* Start MATERIAL FOR THIS TASK *

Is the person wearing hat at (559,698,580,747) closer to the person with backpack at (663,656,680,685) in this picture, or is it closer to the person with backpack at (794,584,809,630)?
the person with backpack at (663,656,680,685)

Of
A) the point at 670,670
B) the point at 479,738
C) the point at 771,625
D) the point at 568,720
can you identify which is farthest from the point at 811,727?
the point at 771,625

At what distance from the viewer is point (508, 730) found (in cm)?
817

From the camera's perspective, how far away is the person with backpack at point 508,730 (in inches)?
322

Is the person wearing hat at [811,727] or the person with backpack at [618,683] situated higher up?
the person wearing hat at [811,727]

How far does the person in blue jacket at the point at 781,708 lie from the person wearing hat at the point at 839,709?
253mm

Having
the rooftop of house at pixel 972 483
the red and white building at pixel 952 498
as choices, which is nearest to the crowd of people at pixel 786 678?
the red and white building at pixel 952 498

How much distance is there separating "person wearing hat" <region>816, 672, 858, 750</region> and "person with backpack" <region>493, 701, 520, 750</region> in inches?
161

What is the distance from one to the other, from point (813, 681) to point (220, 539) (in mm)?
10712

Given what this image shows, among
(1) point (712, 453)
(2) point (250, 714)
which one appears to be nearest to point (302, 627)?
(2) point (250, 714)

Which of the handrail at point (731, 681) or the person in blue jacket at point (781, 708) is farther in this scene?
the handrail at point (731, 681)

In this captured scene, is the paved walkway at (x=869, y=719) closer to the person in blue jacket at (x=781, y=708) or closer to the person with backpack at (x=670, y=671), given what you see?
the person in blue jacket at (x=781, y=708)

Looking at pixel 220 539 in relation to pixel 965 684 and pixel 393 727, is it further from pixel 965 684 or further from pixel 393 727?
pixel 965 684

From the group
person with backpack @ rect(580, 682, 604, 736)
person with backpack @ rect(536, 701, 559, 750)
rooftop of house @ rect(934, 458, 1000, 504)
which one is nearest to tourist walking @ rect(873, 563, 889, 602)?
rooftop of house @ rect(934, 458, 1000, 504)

* End MATERIAL FOR THIS TASK *

OBJECTIVE: From the line holding "What is the" through the last line above, reproduce each line exactly and add nothing.

EXERCISE OUTPUT:
What is the distance from one to the other, from point (813, 681) to point (220, 539) (in mm)?
10712

Given what this image shows, among
(1) point (712, 453)
(2) point (250, 714)
which one appears to be nearest to point (302, 627)?
(2) point (250, 714)

Which of the handrail at point (731, 681) or the person in blue jacket at point (781, 708) is farther in this scene?
the handrail at point (731, 681)

In this captured scene, is the paved walkway at (x=869, y=719) closer to the person in blue jacket at (x=781, y=708) or closer to the person with backpack at (x=670, y=671), given what you see?
the person in blue jacket at (x=781, y=708)

Looking at pixel 220 539 in relation to pixel 965 684 and pixel 393 727, is it further from pixel 965 684 or further from pixel 393 727?
pixel 965 684

From the group
person with backpack @ rect(580, 682, 604, 736)
person with backpack @ rect(536, 701, 559, 750)
rooftop of house @ rect(934, 458, 1000, 504)
which one is nearest to tourist walking @ rect(873, 563, 889, 602)?
rooftop of house @ rect(934, 458, 1000, 504)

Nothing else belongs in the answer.